### WHAT TO WORK ON
Go through the listing below and repeat it exactly, dropping the pictures.

### THE DATA
++++

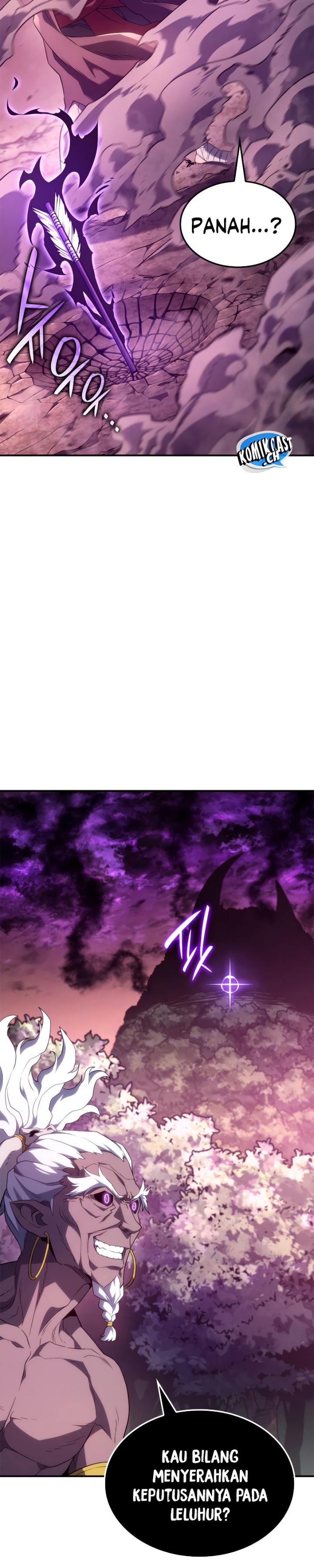Revenge Of The Iron Blooded Sword Hound Chapter 52 Halaman 55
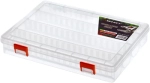 Pudełko Select Hard Lure Box SLHS-314 | 25,2x19,7x4cm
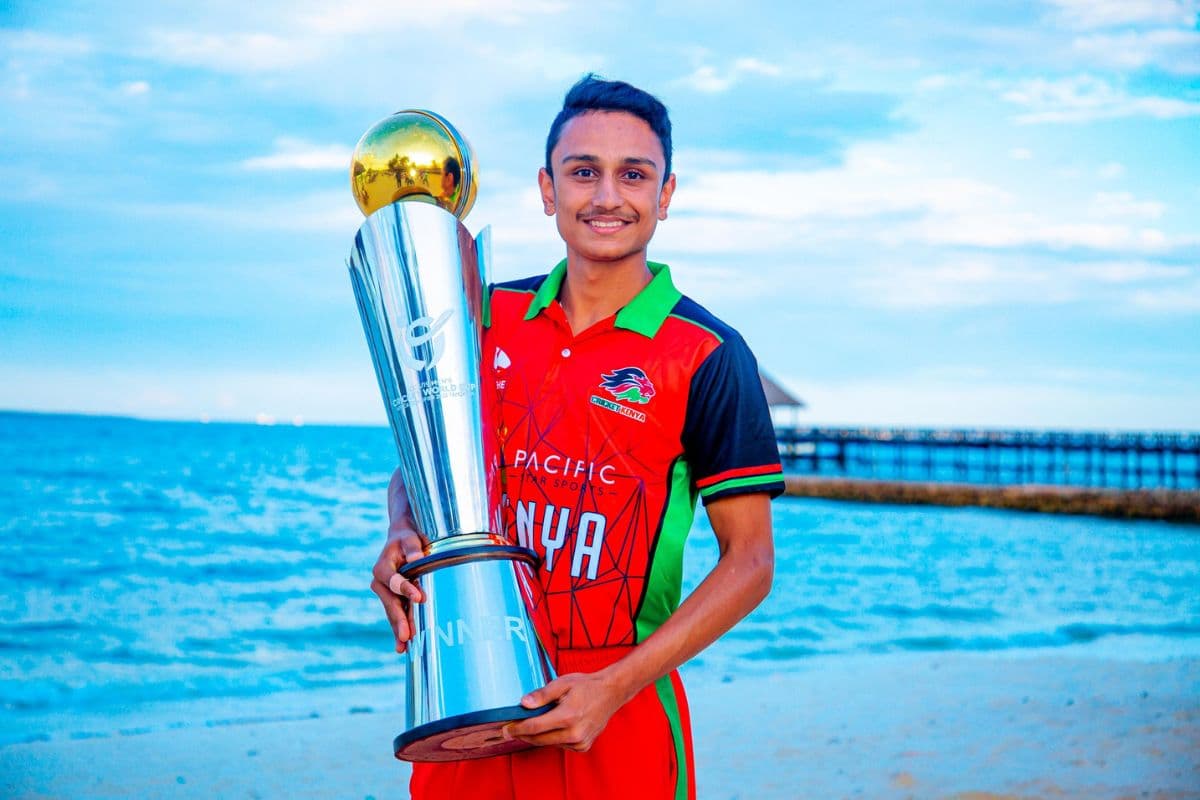 अब केन्या में शुरू होगा ‘IPL’, क्रिकेट के ग्राफ को उठाने के लिए सितंबर से होगा आगाज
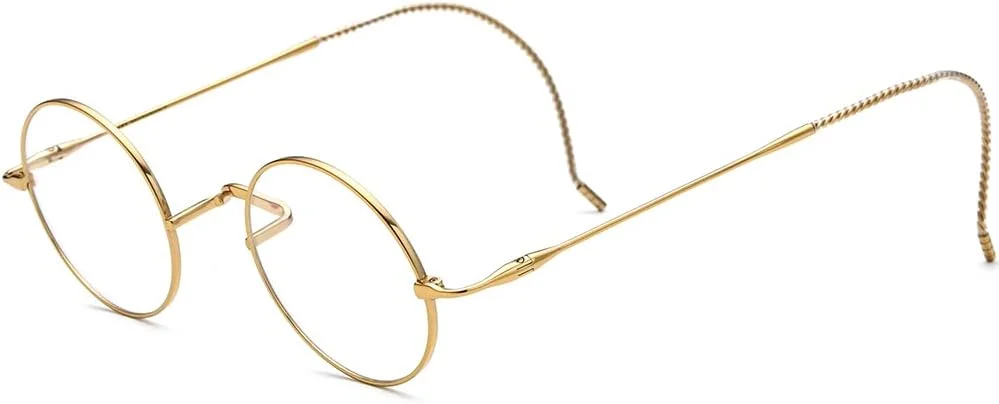 فریم عینک طبی تیتانیومی FONEX مناسب برای خانم ها و آقایان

++++

### REPLY TO THE TASK
Revenge Of The Iron Blooded Sword Hound Chapter 52 Halaman 55
 Pudełko Select Hard Lure Box SLHS-314 | 25,2x19,7x4cm
 अब केन्या में शुरू होगा ‘IPL’, क्रिकेट के ग्राफ को उठाने के लिए सितंबर से होगा आगाज
 فریم عینک طبی تیتانیومی FONEX مناسب برای خانم ها و آقایان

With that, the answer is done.